» Work order: The entries follow. Please return all of them exactly.

* * * * *

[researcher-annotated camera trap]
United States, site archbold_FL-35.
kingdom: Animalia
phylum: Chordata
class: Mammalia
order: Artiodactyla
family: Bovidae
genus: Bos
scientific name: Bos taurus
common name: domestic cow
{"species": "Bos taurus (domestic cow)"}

* * * * *

» Output of the task:
[researcher-annotated camera trap]
United States, site archbold_FL-35.
kingdom: Animalia
phylum: Chordata
class: Mammalia
order: Artiodactyla
family: Bovidae
genus: Bos
scientific name: Bos taurus
common name: domestic cow
{"species": "Bos taurus (domestic cow)"}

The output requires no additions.